Semantic interpretation of files
Semantic interpretation of files
Background
There are thousands of different file formats which, to make matters worse, can also be nested inside each other: For example, a Debian GNU/Linux package is an ar archive that contains, among other things, a gzip-compressed tar archive with the files, e.g. an OpenOffice.org document, which is nothing other than a zip archive with several xml text files and other embedded files such as png images or films, which in turn contains an mpeg2 video and several ogg-vorbis audio tracks in a QuickTime-mov container format. This package file is then located in an ISO-9660 file system, which is provided via a loop-back device from a file on an ext3 file system, which is formed via RAID5 across several SATA hard drives.

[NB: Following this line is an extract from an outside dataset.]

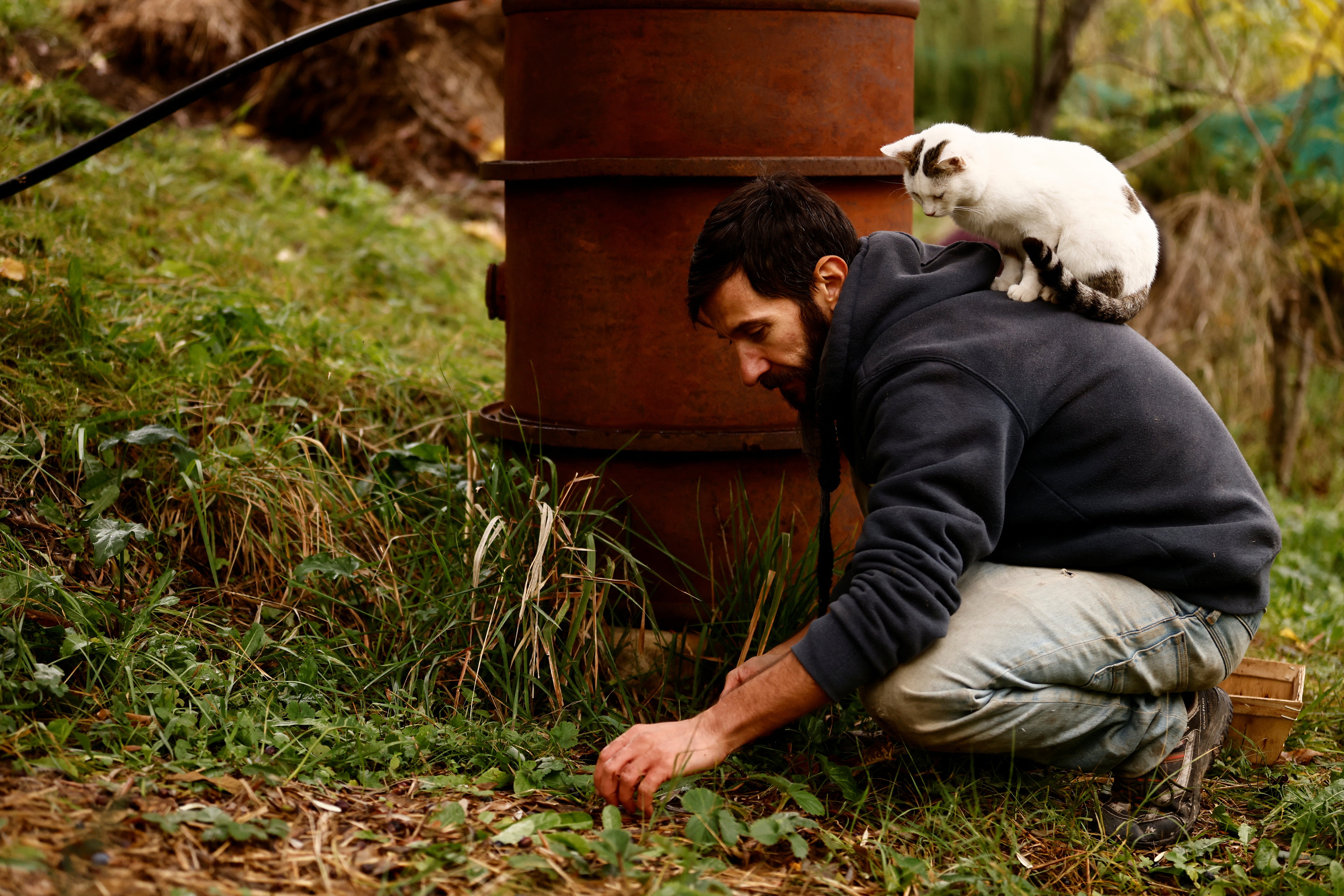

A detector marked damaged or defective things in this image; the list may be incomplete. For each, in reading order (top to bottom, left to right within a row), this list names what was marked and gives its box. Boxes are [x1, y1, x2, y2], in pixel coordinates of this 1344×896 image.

rusty metal barrel [478, 0, 919, 628]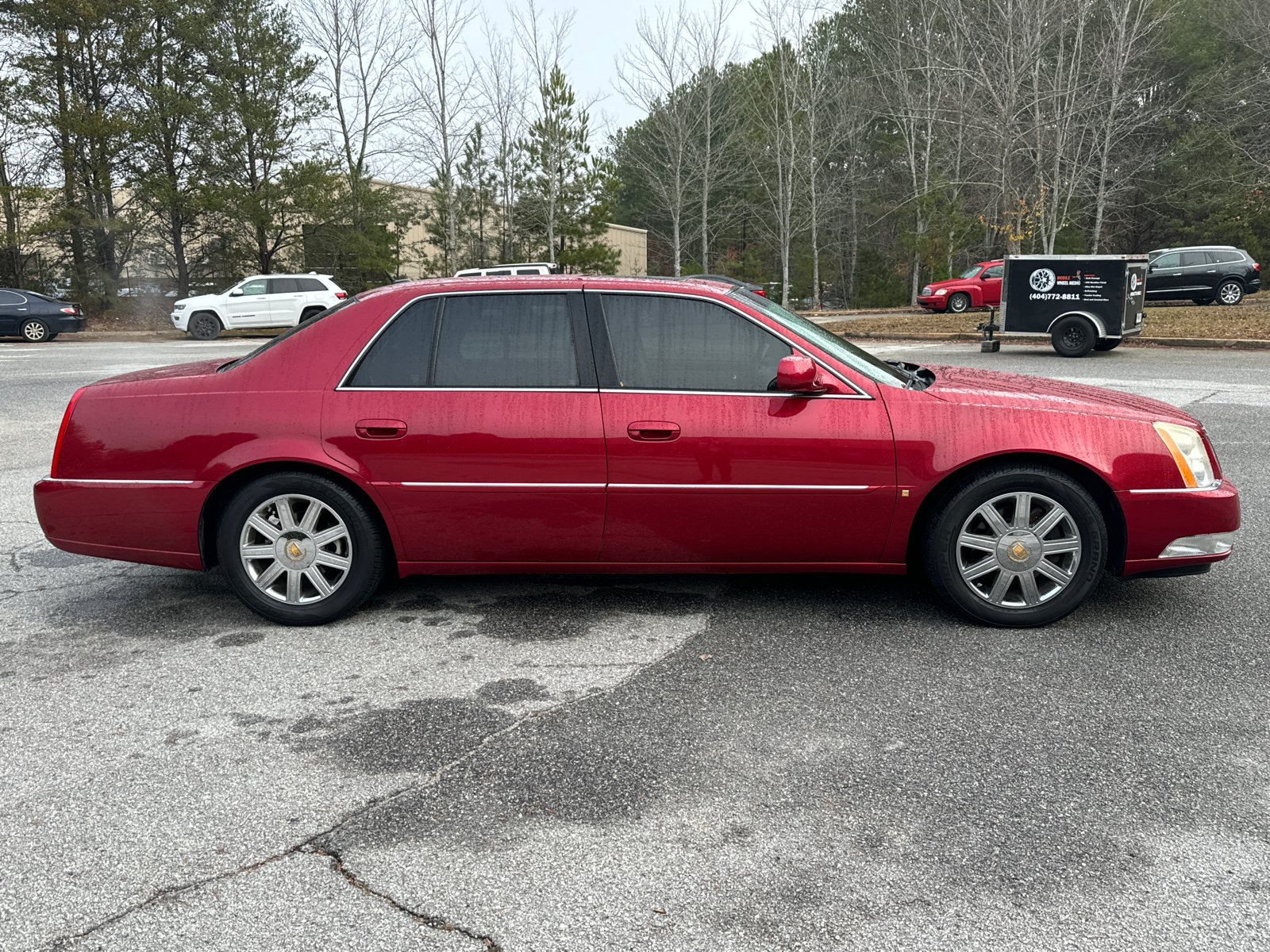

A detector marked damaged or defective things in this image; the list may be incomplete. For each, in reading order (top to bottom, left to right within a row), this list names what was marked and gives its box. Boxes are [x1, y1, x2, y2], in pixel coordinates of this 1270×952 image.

At the lowest level, the bits are stored as zeros and ones; they can only be interpreted correctly with the necessary contextual knowledge. Troubleshooting is particularly time-consuming when errors occur, as the description of the formats often only exists in text form and has to be painstakingly worked through by the person searching for the error.
For a few formats, there are special editors that offer better support for low-level editing. But as the example above shows, many formats can be linked together and nested inside each other.
In a possible future extension, the context information will also be used to save changes between different versions of a file more efficiently.
Job description
As part of the work, a framework for displaying and , if necessary, editing data is to be created. It should be possible to store information for interpreting the data for various formats. The practicability of the created solution is to be underpinned using some typical file formats.